Koniec pięknej historii Soboty
Waldemar Sobota nie będzie w przyszłym sezonie występował w barwach FC Sankt Pauli. Polski pomocnik po ponad pięciu latach odchodzi z niemieckiego drugoligowca.
Jeszcze kilka tygodni temu wydawało się, że były zawodnik Śląska Wrocław pozostanie na kolejny sezon w St. Pauli. – Krótko przed wybuchem pandemii otrzymałem propozycję przedłużenia umowy – mówił sam zainteresowany na łamach „PN” kilka tygodni temu”. – Temat nie został jednak doprowadzony do końca, rozmowy trzeba było zawiesić. Klub poprosił o cierpliwość a ja to uszanowałem. Biorąc jednak pod uwagę moją dobrą formę w tym sezonie, szacunek, którym darzy mnie trener Luhukay oraz deklaracje klubu dotyczące mojej przyszłości, jestem dobrej myśli, że niedługo wrócimy do rozmów i pozytywnie sfinalizujemy negocjacje. St. Pauli jest dla mnie wyborem numer jeden. Czuję się tu doceniany, trener na mnie stawia. Jeżeli klub będzie zainteresowany przedłużeniem kontraktu, to nie widzę powodów do zmiany otoczenia. Jednocześnie nie zamykam się na inne opcje i ligi, gdyż obecna sytuacja jest bardzo dynamiczna a moja forma wzbudziła zainteresowanie także innych klubów.

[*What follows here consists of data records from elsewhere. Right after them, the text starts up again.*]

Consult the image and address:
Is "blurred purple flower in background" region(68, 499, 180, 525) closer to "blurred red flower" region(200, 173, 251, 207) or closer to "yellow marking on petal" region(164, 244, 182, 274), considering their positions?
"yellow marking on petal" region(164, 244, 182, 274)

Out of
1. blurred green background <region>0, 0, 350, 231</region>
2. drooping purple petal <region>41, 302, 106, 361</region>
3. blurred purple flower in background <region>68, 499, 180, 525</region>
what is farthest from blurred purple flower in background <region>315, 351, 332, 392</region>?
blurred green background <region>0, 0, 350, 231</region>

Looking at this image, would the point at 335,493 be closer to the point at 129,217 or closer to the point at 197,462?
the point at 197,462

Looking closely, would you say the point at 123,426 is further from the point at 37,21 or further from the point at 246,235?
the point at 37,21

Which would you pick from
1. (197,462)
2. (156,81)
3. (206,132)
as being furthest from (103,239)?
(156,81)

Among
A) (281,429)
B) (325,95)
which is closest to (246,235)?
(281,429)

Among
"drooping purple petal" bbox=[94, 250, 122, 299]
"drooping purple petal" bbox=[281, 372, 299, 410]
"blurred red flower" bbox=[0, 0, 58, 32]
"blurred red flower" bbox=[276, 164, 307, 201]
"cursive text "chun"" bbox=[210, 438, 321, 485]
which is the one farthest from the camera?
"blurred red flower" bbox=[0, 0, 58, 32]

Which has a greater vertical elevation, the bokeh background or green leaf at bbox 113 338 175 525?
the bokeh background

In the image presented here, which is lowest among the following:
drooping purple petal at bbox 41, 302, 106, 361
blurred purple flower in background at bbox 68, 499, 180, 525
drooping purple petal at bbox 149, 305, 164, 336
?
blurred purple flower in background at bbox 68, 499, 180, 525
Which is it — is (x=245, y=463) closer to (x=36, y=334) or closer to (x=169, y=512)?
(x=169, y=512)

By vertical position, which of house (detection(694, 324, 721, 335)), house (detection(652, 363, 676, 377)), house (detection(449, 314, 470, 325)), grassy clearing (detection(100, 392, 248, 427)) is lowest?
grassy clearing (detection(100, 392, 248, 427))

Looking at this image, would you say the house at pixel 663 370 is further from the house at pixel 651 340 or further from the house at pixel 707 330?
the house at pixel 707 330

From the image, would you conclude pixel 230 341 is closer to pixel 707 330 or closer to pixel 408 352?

Jak się jednak okazało z zapowiedzi nic nie wyniknęło. Niemiecki klub poinformował dzisiaj, że Sobota nie zostanie w zespole na kolejny sezon i odchodzi z drużyny na zasadzie wolnego transferu.
Dla St. Pauli jest to duża strata, ponieważ Polak od lat jest kluczowym zawodnikiem pierwszego zespołu. W tym sezonie rozegrał 27 spotkań na poziomie 2. Bundesligi, w których strzelił trzy gole i zaliczył tyle samo asyst. – Chciałbym podziękować Waldemarowi za poświęcenie dla klubu przez ostatnie lata. Życzę mu wszystkiego, co najlepsze w kolejnych latach kariery – przyznał Andreas Bornemann, dyrektor sportowy klubu.
Sobota wpisał się na karty historii drugoligowca. Polak jest obcokrajowcem, który rozegrał najwięcej spotkań w historii St. Pauli. Łącznie rozegrał 148 spotkań w barwach niemieckiego zespołu.